Home Hukum Usut Korupsi Proyek Fiktif GTS, Kejagung Periksa Direktur Operasi Prima Arbain

Usut Korupsi Proyek Fiktif GTS, Kejagung Periksa Direktur Operasi Prima Arbain

Jakarta, Gatra.com – Kejaksaan Agung (Kejagung) terus mengusut kasus dugaan korupsi pekerjaan apartemen, perumahan, hotel, dan penyediaan batu split yang dilaksanakan oleh PT Graha Telkom Sigma (GTS) Tahun 2017–2018.

Kepala Pusat Penerangan Hukum (Kapuspenkum), Ketut Sumedana, di Jakarta, Selasa (30/5), mengatakan, untut mengusut kasus tersebut penyidik memeriksa Direktur Operasional (Dirop) PT Prima Arbain Mandiri, MH.

Tim Penyidik Pidana Khusus (Pidsus) memeriksa SH sebagai saksi untuk untuk tujuh orang tersangka, yakni TH, HP, JA, RB, AHP, TSL, dan BR

“Pemeriksaan saksi dilakukan untuk memperkuat pembuktian dan melengkapi pemberkasan,” kata Ketut.

Sebelumnya, Kejagung menetapkan 7 tersangka dalam kasus ini. Awalnya, Kejagung menetapkan 6 orang tersangka pada Kamis (11/5). Keenam tersangkanya, yakni Dirut PT GTS periode 2017–2020, TH; Direktur Operasi PT GTS periode 2016–2018, HP; Komisaris PT GTS periode 2014–2018, JA; Dirut PT Wisata Surya Timur (PT WST), RB; Komisaris PT Mulyo Joyo Abadi (MJA), AHP; dan Dirut PT Granary Reka Cipta (PT GRK), TSL.

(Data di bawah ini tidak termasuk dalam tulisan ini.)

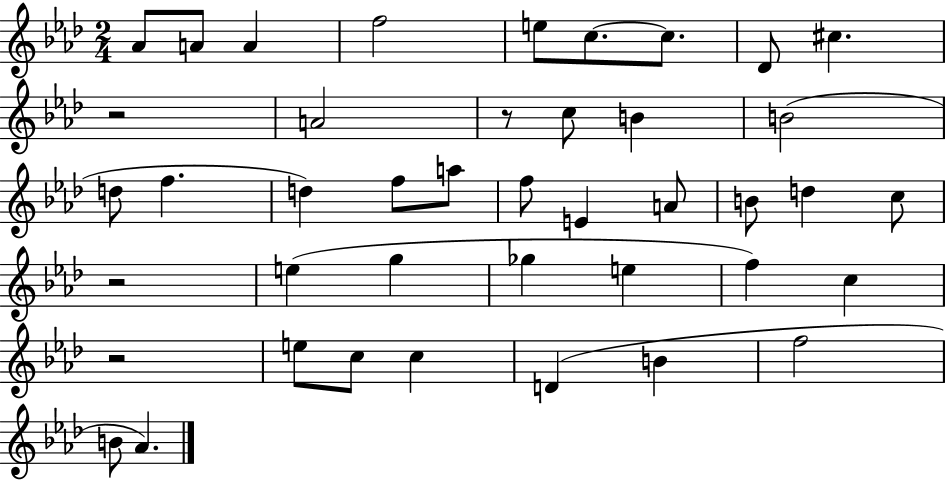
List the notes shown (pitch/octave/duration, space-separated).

Ab4/e A4/e A4/q F5/h E5/e C5/e. C5/e. Db4/e C#5/q. R/h A4/h R/e C5/e B4/q B4/h D5/e F5/q. D5/q F5/e A5/e F5/e E4/q A4/e B4/e D5/q C5/e R/h E5/q G5/q Gb5/q E5/q F5/q C5/q R/h E5/e C5/e C5/q D4/q B4/q F5/h B4/e Ab4/q.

Selepas itu, pada Selasa (16/5), Kejagung menetapkan Dirut PT GTS periode 2014–September 2017, BR, sebagai tersangka. Kejagung telah menahan ketujuh tersangka di atas untuk mempercepat proses penyidikan.

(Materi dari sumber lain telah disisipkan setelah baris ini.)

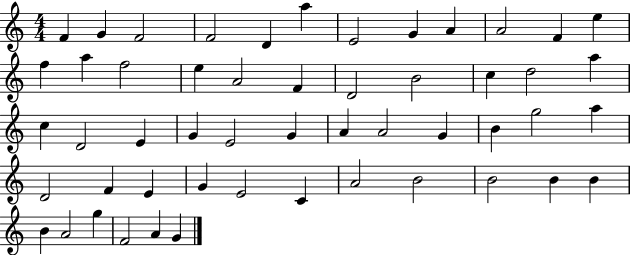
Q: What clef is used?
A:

“Dengan ditetapkannya satu orang [SM sebagai] tersangka, maka jumlah tersangka dalam perkara ini sebanyak delapan orang,” katanya.

Direktur Penyidikan Pidsus Kejagung, Kuntadi, menjelaskan, pihaknya menetapkan para tersangka tersebut karena mereka bersama-sama secara melawan hukum membuat perjanjian kerja sama fiktif.

“Seolah-olah ada pembangunan apartemen, perumahan, hotel, dan penyediaan batu split dengan beberapa perusahaan pelanggan,” ujarnya.

Selanjutnya, kata Kuntadi, untuk mendukung pencairan dana, para tersangka menggunakan dokumen-dokumen pencairan fiktif, sehingga dengan dokumen tersebut berhasil ditarik dana dan terindikasi menimbulkan adanya kerugian keuangan negara sebesar Rp282.371.563.184 (Rp282,3 miliar).

Atas perbuatan tersebut, Kejagung menyangka kedelapan orang di atas melanggar Pasal 2 Ayat (1) dan Pasal 3 juncto Pasal 18 Undang-Undang (UU) RI Nomor 31 Tahun 1999 sebagaimana diubah dan ditambah dengan UU RI Nomor 20 Tahun 2001 tentang Perubahan atas UU RI Nomor 31 Tahun 1999 tentang Pemberantasan Tindak Pidana Korupsi juncto Pasal 55 Ayat (1) ke-1 KUHP.